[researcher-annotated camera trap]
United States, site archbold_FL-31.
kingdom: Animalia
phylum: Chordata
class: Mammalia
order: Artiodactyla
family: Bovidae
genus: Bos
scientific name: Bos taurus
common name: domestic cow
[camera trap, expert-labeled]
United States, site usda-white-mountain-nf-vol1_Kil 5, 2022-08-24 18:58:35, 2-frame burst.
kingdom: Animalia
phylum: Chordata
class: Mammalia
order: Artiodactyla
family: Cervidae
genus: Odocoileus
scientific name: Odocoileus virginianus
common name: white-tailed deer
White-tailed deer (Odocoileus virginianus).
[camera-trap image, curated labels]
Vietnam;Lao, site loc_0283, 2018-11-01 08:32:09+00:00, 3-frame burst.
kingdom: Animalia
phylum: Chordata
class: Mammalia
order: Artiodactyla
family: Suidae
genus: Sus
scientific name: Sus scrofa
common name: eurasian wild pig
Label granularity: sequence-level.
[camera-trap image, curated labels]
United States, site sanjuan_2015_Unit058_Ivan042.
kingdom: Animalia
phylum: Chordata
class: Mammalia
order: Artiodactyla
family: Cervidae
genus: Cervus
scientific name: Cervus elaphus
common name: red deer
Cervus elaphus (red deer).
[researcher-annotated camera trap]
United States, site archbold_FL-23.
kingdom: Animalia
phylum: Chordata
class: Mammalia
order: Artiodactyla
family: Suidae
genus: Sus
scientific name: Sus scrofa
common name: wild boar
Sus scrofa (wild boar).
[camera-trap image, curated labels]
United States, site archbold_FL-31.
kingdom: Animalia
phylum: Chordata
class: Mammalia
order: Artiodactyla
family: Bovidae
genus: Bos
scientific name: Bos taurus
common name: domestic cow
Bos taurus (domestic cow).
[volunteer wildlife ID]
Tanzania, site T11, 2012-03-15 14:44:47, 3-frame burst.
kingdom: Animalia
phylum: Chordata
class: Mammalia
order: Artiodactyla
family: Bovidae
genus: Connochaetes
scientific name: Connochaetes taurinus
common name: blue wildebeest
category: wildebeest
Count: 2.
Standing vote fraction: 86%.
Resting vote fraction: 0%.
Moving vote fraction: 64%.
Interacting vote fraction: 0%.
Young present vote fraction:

### What needs to be done
Every record must be transcribed exactly, with no line skipped.

### Reply to the exercise
[researcher-annotated camera trap]
United States, site archbold_FL-31.
kingdom: Animalia
phylum: Chordata
class: Mammalia
order: Artiodactyla
family: Bovidae
genus: Bos
scientific name: Bos taurus
common name: domestic cow
[camera trap, expert-labeled]
United States, site usda-white-mountain-nf-vol1_Kil 5, 2022-08-24 18:58:35, 2-frame burst.
kingdom: Animalia
phylum: Chordata
class: Mammalia
order: Artiodactyla
family: Cervidae
genus: Odocoileus
scientific name: Odocoileus virginianus
common name: white-tailed deer
White-tailed deer (Odocoileus virginianus).
[camera-trap image, curated labels]
Vietnam;Lao, site loc_0283, 2018-11-01 08:32:09+00:00, 3-frame burst.
kingdom: Animalia
phylum: Chordata
class: Mammalia
order: Artiodactyla
family: Suidae
genus: Sus
scientific name: Sus scrofa
common name: eurasian wild pig
Label granularity: sequence-level.
[camera-trap image, curated labels]
United States, site sanjuan_2015_Unit058_Ivan042.
kingdom: Animalia
phylum: Chordata
class: Mammalia
order: Artiodactyla
family: Cervidae
genus: Cervus
scientific name: Cervus elaphus
common name: red deer
Cervus elaphus (red deer).
[researcher-annotated camera trap]
United States, site archbold_FL-23.
kingdom: Animalia
phylum: Chordata
class: Mammalia
order: Artiodactyla
family: Suidae
genus: Sus
scientific name: Sus scrofa
common name: wild boar
Sus scrofa (wild boar).
[camera-trap image, curated labels]
United States, site archbold_FL-31.
kingdom: Animalia
phylum: Chordata
class: Mammalia
order: Artiodactyla
family: Bovidae
genus: Bos
scientific name: Bos taurus
common name: domestic cow
Bos taurus (domestic cow).
[volunteer wildlife ID]
Tanzania, site T11, 2012-03-15 14:44:47, 3-frame burst.
kingdom: Animalia
phylum: Chordata
class: Mammalia
order: Artiodactyla
family: Bovidae
genus: Connochaetes
scientific name: Connochaetes taurinus
common name: blue wildebeest
category: wildebeest
Count: 2.
Standing vote fraction: 86%.
Resting vote fraction: 0%.
Moving vote fraction: 64%.
Interacting vote fraction: 0%.
Young present vote fraction:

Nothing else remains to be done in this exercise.